They make such a cute couple, I swear.
On second thoughts, it's quite creepy to have this picture on my blog but they really are very cute together and she's so gorgeous. I just happened to have stumbled across her Tumblr and browsed through it and she seems like a real sweetie pie. Ok, this is not the point of this post. The point of this post is that her boyfriend is 8 years her seniors and I find it amazing that relationships where there's pretty wide age gap between both parties can actually work out. I mean I know it can work out but I've never actually seen it with my own eyes. Does that make sense? They seem so sweet and in love and it's so cute. Besides that, it has really got me thinking.
I can't really see myself with a guy who's the same age as me. I'm pretty matured for my age therefore I don't think I relate well with my peers, much less guys. I definitely relate better to people who are older than me but the thing is people don't actually try to get to know you. They actually judge you by your age therefore most of the older people don't actually want to get to know me because they think I'm too young to understand things. Well, I do. But because of this I think that I will never be able to date someone older because they'll never give you a chance. They'll just jump to the conclusion that you're too young for them. However, I thank God for those who actually took a step to get to know me. I enjoy talking to me a lot even if it isn't frequent. But back to the point. So seeing this actually gives me some kind of a little hope, I guess? I think I actually would want to date someone older than me. Well of course not 20 years older but you get my drift.

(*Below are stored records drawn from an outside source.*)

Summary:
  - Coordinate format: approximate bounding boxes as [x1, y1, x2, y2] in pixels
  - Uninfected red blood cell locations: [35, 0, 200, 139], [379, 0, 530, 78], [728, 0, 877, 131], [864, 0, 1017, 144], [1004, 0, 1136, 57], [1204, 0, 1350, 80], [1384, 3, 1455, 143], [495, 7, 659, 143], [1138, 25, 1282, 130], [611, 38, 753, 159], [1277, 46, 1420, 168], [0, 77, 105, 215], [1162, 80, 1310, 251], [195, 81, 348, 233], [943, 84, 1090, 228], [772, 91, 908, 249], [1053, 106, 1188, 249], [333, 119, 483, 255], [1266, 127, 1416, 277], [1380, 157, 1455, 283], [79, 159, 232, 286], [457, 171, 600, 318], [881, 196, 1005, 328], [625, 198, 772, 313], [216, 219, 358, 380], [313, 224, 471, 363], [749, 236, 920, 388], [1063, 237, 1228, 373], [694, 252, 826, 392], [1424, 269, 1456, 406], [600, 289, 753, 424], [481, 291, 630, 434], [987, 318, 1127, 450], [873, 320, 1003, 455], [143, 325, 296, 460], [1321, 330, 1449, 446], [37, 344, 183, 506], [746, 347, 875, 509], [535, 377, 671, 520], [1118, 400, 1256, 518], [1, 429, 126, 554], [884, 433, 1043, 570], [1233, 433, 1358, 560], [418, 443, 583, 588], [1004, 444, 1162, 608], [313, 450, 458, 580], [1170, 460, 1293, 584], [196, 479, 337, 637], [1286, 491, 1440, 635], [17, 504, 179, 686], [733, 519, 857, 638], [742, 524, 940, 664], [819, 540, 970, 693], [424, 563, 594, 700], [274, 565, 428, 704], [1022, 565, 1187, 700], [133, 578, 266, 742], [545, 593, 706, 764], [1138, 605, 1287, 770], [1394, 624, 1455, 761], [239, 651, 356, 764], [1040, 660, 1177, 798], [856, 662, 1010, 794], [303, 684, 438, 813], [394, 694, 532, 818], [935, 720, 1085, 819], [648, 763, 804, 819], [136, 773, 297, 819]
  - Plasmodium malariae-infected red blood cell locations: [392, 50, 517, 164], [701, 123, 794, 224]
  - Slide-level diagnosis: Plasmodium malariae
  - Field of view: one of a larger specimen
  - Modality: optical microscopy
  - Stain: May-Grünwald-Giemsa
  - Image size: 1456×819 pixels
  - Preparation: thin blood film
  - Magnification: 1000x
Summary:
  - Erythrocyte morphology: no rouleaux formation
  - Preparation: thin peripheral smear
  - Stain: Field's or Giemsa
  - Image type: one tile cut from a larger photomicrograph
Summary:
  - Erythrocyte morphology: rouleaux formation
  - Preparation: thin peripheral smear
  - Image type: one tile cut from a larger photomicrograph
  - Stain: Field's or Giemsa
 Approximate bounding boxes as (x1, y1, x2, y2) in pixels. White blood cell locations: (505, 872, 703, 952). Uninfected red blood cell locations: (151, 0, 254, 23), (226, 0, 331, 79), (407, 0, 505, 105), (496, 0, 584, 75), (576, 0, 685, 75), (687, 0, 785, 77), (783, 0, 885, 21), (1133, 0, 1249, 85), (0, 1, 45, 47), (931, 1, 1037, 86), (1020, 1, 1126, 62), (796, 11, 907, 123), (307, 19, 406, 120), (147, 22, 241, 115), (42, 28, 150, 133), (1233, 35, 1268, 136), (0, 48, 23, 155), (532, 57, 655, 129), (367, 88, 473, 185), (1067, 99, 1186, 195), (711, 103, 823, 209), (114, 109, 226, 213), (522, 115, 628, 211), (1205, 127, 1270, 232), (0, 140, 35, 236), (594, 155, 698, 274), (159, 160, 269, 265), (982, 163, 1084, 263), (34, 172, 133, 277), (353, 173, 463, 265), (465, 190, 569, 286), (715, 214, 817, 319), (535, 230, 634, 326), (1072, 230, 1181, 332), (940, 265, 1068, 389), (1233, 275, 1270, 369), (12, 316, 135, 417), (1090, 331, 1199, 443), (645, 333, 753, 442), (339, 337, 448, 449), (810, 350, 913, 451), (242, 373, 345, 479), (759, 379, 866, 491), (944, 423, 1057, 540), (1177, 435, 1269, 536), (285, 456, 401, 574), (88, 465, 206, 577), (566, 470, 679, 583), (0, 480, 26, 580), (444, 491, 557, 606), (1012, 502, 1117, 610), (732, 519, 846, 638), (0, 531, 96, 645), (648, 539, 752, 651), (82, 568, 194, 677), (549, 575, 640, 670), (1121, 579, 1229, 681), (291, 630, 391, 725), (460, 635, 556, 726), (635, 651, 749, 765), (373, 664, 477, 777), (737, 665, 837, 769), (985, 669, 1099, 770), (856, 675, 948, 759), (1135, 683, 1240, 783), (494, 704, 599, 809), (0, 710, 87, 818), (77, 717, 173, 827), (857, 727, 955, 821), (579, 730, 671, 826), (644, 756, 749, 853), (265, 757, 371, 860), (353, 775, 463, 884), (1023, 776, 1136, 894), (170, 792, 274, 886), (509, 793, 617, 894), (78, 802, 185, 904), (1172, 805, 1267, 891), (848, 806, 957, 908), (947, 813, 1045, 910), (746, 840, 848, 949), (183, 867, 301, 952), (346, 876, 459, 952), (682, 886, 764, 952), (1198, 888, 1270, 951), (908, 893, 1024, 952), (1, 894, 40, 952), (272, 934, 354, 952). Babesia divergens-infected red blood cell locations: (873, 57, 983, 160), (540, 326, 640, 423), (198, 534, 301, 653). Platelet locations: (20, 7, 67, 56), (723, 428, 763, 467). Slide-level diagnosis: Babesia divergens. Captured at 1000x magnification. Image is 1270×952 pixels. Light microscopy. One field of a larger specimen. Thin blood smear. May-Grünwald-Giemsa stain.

I really want to fall in love soon. Falling in love is actually quite enticing right now. Ok maybe not right now seeing as I have a major exam this year end but soon perhaps. I don't know, I kind of like the idea of having someone to love and have that person love you back and doing fun shit together and cuddling and always having that shoulder to lean on and holding hands and mushy shit like that. Because I'm a sucker for romance.
Can my gut instinct even be trusted anymore? I used to have pretty damn accurate gut instincts but now I can't tell whether it's just me or it's true.